Dampak lain, menurut Hendra adalah para pekerja akan meminta kenaikan upah untuk menyesuaikan dengan biaya hidup. Hal ini akan membebani arus kas perusahaan-perusahaan sehingga berpotensi terjadi PHK besar-besaran.

Perusahaan yang arus kas perusahaan macet juga berpotensi diajukan pailit atau PKPU oleh kreditur bila pembayaran utang mereka tidak lancar.

"Belum lagi dampak keamanan dan ketertiban sosial akibat demo-demo masyarakat yang mulai bermunculan," tegasnya.

Hendra mempertanyakan alasan pemerintah menaikan harga yaitu mengikuti harga pasar, padahal harga minyak dunia sedang turun dan ada SPBU swasta bisa menjual BBM di harga Rp8.900.

“Lucunya malah pemerintah meminta SPBU swasta tersebut menaikan BBM mereka. Bukankah pemerintah seharusnya senang bila masyarakat mengkonsumsi BBM dari SPBU swasta sehingga tidak membebani alokasi subdisi dalam APBN?” ucapnya

Hendra menyebut, adanya SPBU swasta menjual harga BBM non subsidi di bawah harga BBM subsidi pemerintah, membuktikan produksi dan penyaluran BBM di Indonesia selama ini tidak efisien.

"Jadi sebelum pemerintah menaikan BBM, bukankah lebih baik jalur produksi dan distribusi diperbaiki serta mengurangi biaya-biaya yang tidak perlu?”

+++

Yang Harus Dikerjakan:
- A) Ringkas paragraf dalam kutipan tentang kenaikan harga BBM yang diawali "Hendra mempertanyakan alasan pemerintah" menjadi satu kalimat yang lebih pendek, tanpa menghilangkan fakta utamanya.
- B) Teruskan kutipan tentang kenaikan harga BBM, dimulai setelah kalimat terakhirnya.

+++

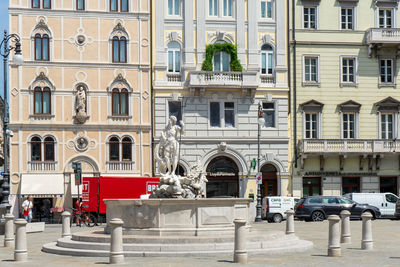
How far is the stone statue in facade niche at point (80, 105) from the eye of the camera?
4412 centimetres

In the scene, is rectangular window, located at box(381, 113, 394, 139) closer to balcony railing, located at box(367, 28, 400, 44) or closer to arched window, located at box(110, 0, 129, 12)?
balcony railing, located at box(367, 28, 400, 44)

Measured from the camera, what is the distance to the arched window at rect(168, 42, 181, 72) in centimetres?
4578

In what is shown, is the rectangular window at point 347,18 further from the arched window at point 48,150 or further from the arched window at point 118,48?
the arched window at point 48,150

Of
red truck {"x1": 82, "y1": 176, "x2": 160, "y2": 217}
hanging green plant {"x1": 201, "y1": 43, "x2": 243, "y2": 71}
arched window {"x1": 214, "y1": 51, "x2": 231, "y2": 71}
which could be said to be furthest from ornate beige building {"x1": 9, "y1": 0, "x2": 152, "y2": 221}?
arched window {"x1": 214, "y1": 51, "x2": 231, "y2": 71}

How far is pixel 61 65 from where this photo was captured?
44.4 m

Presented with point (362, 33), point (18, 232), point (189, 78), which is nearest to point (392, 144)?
point (362, 33)

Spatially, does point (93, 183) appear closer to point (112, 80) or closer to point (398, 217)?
point (112, 80)

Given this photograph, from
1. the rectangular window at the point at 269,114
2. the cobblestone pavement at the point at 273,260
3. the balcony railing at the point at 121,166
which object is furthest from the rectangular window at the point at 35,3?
the cobblestone pavement at the point at 273,260

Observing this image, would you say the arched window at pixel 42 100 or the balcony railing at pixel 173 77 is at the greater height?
the balcony railing at pixel 173 77

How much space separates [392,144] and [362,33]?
24.5 feet

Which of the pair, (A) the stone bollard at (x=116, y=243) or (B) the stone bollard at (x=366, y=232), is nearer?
(A) the stone bollard at (x=116, y=243)

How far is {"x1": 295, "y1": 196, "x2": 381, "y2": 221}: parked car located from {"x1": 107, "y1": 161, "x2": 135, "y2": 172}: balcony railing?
11.0 meters

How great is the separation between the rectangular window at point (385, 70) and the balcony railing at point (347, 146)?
421cm

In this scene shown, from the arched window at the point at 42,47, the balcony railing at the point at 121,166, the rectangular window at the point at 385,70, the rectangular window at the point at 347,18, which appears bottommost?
the balcony railing at the point at 121,166
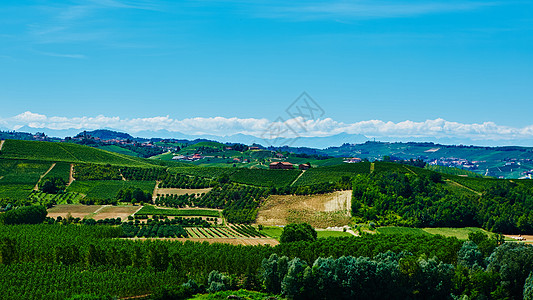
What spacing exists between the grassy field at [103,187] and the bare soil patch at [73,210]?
965 cm

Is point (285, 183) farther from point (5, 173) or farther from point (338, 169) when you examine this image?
point (5, 173)

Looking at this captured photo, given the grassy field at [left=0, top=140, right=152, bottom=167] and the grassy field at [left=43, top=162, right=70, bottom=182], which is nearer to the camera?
the grassy field at [left=43, top=162, right=70, bottom=182]

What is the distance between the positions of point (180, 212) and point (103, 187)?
37364 millimetres

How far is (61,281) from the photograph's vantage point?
59.6m

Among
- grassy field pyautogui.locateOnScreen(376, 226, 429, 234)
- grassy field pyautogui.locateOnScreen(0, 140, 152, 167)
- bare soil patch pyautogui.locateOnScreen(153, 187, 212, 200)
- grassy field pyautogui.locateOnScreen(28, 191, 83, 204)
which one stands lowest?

+++

Jawaban Berurutan:
- A) Hendra meragukan alasan pemerintah menaikkan harga demi mengikuti harga pasar, karena harga minyak dunia sedang turun dan SPBU swasta mampu menjual BBM seharga Rp8.900.

- B)
“Pemerintah justru banyak mengeluarkan biaya besar untuk membangun proyek-proyek mercusuar seperti ibukota baru, kereta cepat berbiaya mahal, jalan tol bandara-bandara yang sepi penumpang dan berbagai pemborosan lain. Bukankah selama ekonom global sedangi sulit sebaiknya proyek gagah-gagahan ditunda dan uangnya dipergunakan untuk rakyat sendiri?” himbau Hendra.

Alasan pemerintah membatasi pembelian BBM karena dikonsumsi mobil mewah dan orang kaya juga dipertanyakan Hendra karena melarang mobil 1.400 cc ke atas untuk membeli.

"Pembatasan 1.500 cc sudah benar karena mobil saat ini sudah menjadi kebutuhan pokok rakyat. Hanya karena orang punya mobil bukan berarti dia orang kaya. Tapi pemerintah malah menurunkan menjadi 1.400 cc,” Kata Hendra

“Akibatnya orang dengan mobil seperti Avanza dkk tidak bisa membeli BBM subsidi, padahal driver Grab dan Gocar rata-rata memakai mobil Avanza. Jadi logika pemerintah untuk membenarkan kebijakan mereka sama sekali tidak logis," tutup Hendra.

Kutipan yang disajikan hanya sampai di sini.